Add support for loading root CAs from Windows crypto API

Fixes #18020. Reviewed-by: Richard Levitte <levitte@openssl.org> Reviewed-by: Tomas Mraz <tomas@openssl.org> (Merged from https://github.com/openssl/openssl/pull/18070)

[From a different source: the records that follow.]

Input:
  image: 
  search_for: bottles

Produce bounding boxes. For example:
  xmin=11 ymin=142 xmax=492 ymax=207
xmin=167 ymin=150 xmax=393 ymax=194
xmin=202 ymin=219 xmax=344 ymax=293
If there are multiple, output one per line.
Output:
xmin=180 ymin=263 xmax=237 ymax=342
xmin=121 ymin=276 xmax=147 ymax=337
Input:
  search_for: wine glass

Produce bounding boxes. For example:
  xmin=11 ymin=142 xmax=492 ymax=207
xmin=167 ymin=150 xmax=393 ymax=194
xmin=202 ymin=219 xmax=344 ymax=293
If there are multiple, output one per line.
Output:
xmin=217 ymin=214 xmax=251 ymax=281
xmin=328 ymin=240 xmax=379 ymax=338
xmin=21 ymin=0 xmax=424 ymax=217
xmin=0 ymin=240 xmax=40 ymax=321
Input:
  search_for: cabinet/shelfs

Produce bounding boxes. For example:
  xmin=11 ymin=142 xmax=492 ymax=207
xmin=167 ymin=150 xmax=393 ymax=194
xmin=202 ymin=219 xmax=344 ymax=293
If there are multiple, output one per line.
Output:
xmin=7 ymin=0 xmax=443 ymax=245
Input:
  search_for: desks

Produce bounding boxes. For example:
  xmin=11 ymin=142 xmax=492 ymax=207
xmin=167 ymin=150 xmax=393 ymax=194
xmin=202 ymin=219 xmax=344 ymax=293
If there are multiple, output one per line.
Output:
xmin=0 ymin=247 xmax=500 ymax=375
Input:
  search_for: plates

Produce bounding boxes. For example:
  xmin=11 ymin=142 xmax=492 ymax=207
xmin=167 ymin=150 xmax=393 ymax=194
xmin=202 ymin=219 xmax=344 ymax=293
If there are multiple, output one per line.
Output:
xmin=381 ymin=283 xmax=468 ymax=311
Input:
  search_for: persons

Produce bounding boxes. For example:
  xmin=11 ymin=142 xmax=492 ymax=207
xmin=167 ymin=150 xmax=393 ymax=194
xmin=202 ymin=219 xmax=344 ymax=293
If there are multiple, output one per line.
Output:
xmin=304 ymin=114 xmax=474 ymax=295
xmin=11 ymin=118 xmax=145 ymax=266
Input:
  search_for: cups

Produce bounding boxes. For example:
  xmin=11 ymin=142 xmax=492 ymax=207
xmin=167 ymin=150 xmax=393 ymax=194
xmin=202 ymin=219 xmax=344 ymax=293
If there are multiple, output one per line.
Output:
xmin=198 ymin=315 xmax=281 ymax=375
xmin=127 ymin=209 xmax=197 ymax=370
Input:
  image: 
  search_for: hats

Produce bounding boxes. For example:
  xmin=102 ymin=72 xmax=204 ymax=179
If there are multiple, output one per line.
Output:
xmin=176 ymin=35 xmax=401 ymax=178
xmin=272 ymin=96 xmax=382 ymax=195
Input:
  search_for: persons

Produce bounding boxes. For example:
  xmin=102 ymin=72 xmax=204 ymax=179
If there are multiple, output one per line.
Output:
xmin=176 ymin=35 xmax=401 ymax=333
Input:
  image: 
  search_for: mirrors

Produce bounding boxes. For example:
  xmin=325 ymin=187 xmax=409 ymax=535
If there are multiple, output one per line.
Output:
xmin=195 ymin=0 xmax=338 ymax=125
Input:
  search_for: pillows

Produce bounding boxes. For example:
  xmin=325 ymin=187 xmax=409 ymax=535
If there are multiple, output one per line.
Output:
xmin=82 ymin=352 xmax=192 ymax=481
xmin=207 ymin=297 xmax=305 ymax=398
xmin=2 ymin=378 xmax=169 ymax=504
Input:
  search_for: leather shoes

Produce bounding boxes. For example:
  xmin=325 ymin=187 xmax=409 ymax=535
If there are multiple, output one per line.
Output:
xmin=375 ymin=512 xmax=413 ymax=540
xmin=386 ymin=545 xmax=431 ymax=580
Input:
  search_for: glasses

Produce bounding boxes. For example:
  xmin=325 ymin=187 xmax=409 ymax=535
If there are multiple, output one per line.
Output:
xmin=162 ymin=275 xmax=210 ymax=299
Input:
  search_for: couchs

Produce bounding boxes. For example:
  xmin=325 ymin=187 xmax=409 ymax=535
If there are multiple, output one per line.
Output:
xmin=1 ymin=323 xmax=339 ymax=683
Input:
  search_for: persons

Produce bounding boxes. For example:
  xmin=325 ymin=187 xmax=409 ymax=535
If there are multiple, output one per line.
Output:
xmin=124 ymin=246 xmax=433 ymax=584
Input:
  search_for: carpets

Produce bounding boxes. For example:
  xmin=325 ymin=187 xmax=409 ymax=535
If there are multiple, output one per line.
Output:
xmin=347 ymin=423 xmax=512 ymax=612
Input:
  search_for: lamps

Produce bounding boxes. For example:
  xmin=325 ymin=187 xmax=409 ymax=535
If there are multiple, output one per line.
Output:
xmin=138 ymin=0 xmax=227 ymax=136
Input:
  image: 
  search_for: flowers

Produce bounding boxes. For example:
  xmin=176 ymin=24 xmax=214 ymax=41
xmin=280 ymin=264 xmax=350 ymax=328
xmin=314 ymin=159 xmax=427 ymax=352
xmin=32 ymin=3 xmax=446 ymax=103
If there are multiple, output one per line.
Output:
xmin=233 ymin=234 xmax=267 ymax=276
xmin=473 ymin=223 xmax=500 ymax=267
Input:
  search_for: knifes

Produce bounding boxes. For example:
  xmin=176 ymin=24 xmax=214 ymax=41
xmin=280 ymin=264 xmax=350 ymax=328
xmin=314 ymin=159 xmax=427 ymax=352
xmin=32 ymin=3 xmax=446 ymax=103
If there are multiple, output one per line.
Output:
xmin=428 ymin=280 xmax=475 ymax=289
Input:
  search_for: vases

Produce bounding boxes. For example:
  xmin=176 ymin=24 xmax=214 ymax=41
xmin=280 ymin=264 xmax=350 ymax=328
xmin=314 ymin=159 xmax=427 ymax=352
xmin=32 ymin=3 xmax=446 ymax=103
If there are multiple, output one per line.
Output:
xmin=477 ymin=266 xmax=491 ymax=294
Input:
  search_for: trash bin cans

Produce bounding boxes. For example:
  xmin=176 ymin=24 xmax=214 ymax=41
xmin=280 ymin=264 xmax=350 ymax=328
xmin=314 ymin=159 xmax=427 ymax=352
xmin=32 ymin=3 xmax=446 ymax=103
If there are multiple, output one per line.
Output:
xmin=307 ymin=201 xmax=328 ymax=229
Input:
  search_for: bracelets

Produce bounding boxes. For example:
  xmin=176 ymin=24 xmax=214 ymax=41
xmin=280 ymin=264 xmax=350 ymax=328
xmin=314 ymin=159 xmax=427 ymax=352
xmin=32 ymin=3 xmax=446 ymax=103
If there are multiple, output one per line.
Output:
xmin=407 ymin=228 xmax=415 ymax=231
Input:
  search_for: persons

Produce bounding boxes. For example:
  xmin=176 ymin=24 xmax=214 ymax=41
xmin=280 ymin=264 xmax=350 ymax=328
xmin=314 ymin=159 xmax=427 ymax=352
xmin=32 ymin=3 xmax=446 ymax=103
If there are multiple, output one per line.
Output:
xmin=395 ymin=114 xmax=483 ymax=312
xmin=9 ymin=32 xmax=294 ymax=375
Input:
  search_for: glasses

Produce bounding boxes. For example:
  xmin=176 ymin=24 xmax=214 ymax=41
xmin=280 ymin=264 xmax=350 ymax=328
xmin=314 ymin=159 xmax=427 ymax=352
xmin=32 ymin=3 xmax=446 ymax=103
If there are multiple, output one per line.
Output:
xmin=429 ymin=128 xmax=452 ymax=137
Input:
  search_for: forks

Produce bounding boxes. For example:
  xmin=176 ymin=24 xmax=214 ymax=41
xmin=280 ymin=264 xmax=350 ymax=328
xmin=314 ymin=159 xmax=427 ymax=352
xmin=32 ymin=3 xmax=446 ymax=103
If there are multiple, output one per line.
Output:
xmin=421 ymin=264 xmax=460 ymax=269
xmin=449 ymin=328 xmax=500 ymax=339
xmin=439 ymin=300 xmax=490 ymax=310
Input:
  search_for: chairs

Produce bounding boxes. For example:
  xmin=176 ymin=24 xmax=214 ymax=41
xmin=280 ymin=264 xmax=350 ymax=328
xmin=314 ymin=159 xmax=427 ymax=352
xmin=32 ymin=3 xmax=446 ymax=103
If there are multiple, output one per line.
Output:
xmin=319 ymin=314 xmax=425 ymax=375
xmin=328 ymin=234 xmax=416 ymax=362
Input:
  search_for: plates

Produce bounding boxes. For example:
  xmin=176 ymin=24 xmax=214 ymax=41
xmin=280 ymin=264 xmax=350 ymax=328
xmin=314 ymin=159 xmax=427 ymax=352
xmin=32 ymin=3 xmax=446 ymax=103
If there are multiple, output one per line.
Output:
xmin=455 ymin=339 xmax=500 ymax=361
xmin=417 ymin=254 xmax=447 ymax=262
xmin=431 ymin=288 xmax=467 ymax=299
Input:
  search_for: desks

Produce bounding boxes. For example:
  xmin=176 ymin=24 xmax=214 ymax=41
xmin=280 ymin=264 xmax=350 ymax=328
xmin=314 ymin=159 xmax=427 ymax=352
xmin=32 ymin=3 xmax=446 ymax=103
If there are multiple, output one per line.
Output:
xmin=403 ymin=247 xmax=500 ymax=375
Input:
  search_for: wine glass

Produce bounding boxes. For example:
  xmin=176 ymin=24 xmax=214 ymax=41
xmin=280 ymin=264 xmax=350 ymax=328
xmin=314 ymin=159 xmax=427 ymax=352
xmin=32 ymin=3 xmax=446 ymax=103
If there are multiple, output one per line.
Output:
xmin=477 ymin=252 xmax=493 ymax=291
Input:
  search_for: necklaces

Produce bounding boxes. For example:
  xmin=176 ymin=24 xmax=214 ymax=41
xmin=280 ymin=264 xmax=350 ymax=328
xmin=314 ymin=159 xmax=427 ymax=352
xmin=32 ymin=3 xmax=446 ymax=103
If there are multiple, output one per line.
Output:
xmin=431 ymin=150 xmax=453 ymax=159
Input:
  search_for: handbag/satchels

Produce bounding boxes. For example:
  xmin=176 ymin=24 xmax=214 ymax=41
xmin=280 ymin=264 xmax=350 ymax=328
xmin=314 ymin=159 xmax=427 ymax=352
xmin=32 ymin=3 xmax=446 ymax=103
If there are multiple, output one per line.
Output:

author: Hugo Landau <hlandau@openssl.org> 2022-04-08 13:20:44 +0100
committer: Hugo Landau <hlandau@openssl.org> 2022-09-14 14:10:18 +0100
commit: 606e0426a148034c8c131de9f31f7d3e38be99ea (patch)
tree: 2d91031e79f6b5bb2f83076924e4f1de54655d7e /providers
parent: 021859bf810a3614758c2f4871b9cd7202fac9b2 (diff)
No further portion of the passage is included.